CLDF follows best practices in data management by mandating a long format for its ValueTable. This complies with the recommendation that
Each observation must have its own row. Tidy Data
However, Linguists are often used to data in a wide format, e.g. a matrix (or spreadsheet) where each language has a row and each typological feature or semantic concept has a column (with feature values and lexemes as cells, respectively).
Fortunately, it is always possible to convert the observations of a CLDF dataset to such a matrix. As an example, we'll convert the 2020 version of WALS Online to the matrix format provided as download for previous versions.
- Download and unzip the data from .
You should now have a local folder
cldf-datasets-wals-014143f/
on your disk. - Larger CLDF datasets are best handled using SQLite, so we load the data into a SQLite database running
pycldf
'screatedb
command:Using this db to extract the feature values for a single WALS feature is straightforward:$ cldf createdb cldf-datasets-wals-014143f/cldf/StructureDataset-metadata.json wals2020.sqlite
SELECT l.cldf_name as 'Language', c.cldf_name as 'Value' FROM LanguageTable as l, ValueTable as v, CodeTable as c WHERE v.cldf_parameterReference = '1A' and l.cldf_id = v.cldf_languageReference and v.cldf_codeReference = c.cldf_id ;
Retrieving values for all features, and labeling the columns with feature names is a bit more complicated, though.
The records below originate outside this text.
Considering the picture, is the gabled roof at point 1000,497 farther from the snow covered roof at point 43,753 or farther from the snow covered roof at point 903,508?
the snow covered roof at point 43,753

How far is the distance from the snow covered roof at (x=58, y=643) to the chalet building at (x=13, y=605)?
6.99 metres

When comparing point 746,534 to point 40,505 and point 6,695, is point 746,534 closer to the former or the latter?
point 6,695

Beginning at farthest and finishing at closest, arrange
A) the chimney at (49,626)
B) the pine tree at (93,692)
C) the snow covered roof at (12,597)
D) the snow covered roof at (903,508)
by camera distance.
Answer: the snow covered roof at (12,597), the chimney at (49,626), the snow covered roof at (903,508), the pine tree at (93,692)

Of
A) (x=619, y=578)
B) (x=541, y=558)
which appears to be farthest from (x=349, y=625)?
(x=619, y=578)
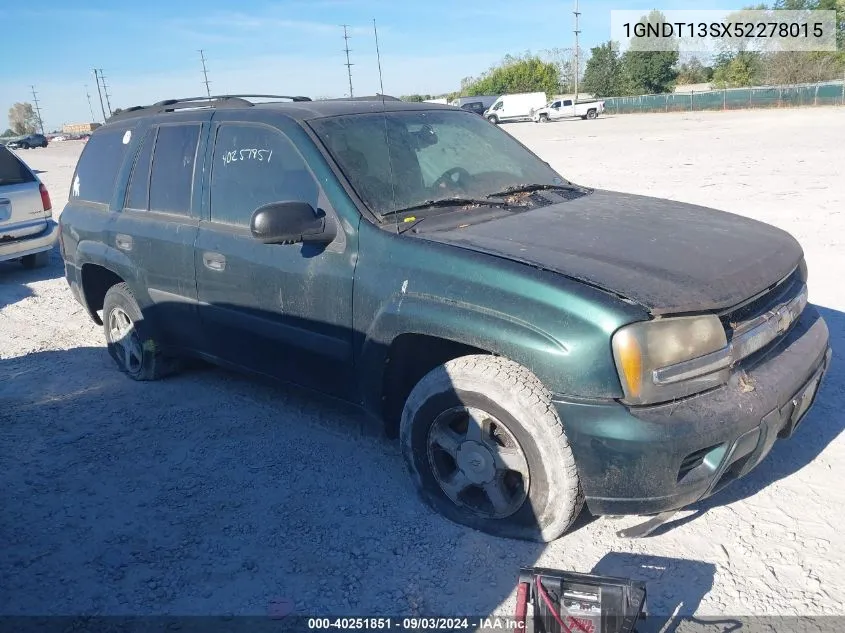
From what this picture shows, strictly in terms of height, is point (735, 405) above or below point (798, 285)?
below

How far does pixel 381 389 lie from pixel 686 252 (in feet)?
4.87

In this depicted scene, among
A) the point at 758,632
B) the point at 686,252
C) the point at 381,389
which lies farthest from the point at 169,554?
the point at 686,252

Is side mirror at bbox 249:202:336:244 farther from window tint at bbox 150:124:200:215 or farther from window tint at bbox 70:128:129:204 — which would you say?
window tint at bbox 70:128:129:204

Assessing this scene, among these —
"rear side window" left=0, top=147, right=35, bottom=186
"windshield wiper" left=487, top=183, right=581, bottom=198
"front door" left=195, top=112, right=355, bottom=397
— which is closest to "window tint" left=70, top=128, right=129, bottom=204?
"front door" left=195, top=112, right=355, bottom=397

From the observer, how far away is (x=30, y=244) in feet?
29.1

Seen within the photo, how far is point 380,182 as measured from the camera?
3508 mm

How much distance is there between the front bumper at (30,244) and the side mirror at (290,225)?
270 inches

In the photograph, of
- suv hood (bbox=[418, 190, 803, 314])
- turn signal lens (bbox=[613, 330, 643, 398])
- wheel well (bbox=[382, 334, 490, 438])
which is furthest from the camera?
wheel well (bbox=[382, 334, 490, 438])

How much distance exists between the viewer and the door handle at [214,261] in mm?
3930

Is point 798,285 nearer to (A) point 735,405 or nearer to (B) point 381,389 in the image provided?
(A) point 735,405

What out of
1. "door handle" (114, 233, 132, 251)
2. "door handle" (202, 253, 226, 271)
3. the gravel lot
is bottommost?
the gravel lot

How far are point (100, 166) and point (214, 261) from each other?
1.82 meters

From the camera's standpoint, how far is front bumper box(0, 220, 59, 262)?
28.4ft

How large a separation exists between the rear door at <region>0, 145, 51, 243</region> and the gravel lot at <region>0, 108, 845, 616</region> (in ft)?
13.6
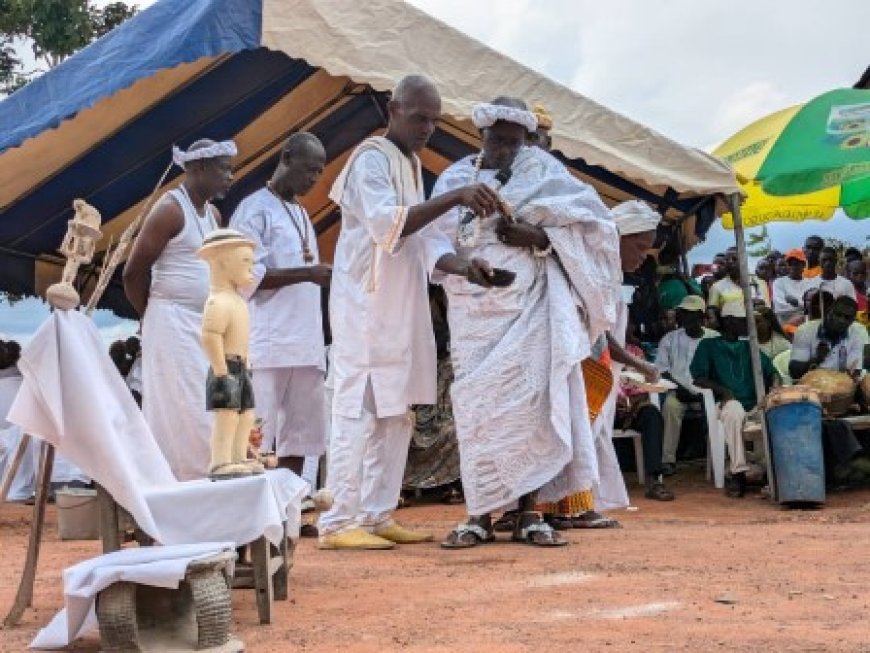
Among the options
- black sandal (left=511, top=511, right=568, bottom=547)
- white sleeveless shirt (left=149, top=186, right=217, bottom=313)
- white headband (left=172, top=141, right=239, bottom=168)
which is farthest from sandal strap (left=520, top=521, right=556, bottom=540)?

Actually, retrieving all values is not the problem:
SELECT
l.cldf_id as wals_code
FROM
LanguageTable as l
JOIN ValueTable as v ON l.cldf_id = v.cldf_languageReference
JOIN CodeTable as c ON v.cldf_codeReference = c.cldf_id
GROUP BY
l.cldf_id
;
But how do we tease out the individual values and sort them into columns? We can exploit the fact that WALS has at most one value per language and feature, so the following construct works:
SELECT
l.cldf_id as wals_code,
max(case when v.cldf_parameterReference = '1A' then c.Number || ' ' || c.cldf_name end) as '1A Consonant Inventories'
FROM
LanguageTable as l
JOIN ValueTable as v ON l.cldf_id = v.cldf_languageReference
JOIN CodeTable as c ON v.cldf_codeReference = c.cldf_id
GROUP BY
l.cldf_id
;
But typing all max(...) as ...
for 192 features is tedious.
So we'll use a two-step process to cobble together a suitable SQL query.
- First, we run a query to retrieve the data which is needed to assemble the result set specification in the final query:
SELECT 'max(case when v.cldf_parameterReference = ''' || p.cldf_id || ''' then c.Number || '' '' || c.cldf_name end) as ''' || p.cldf_id || ' ' || replace(p.cldf_name, '''', '"') || ''',' FROM ParameterTable as p ORDER BY p.cldf_id ;
- Then we plug the result (stripping the final comma) into the full query:
SELECT l.cldf_id as wals_code, l.cldf_iso639P3code as iso_code, l.cldf_glottocode as glottocode, l.cldf_name as Name, l.cldf_latitude as latitude, l.cldf_longitude as longitude, l.Genus as genus, l.Family as family, l.cldf_macroarea as macroarea, max(case when v.cldf_parameterReference = '1A' then c.Number || ' ' || c.cldf_name end) as '1A Consonant Inventories', [...] FROM LanguageTable as l JOIN ValueTable as v ON l.cldf_id = v.cldf_languageReference JOIN CodeTable as c ON v.cldf_codeReference = c.cldf_id GROUP BY l.cldf_id, l.cldf_iso639P3code, l.cldf_glottocode, l.cldf_name, l.cldf_latitude, l.cldf_longitude, l.Genus, l.Family, l.cldf_macroarea ORDER BY l.cldf_id ;
The full query can be run against the SQLite database as follows
sqlite3 -header -csv wals2020.sqlite < matrix.sql > matrix.csv
to create a CSV table matrix.csv which can be loaded into spreadsheet programs.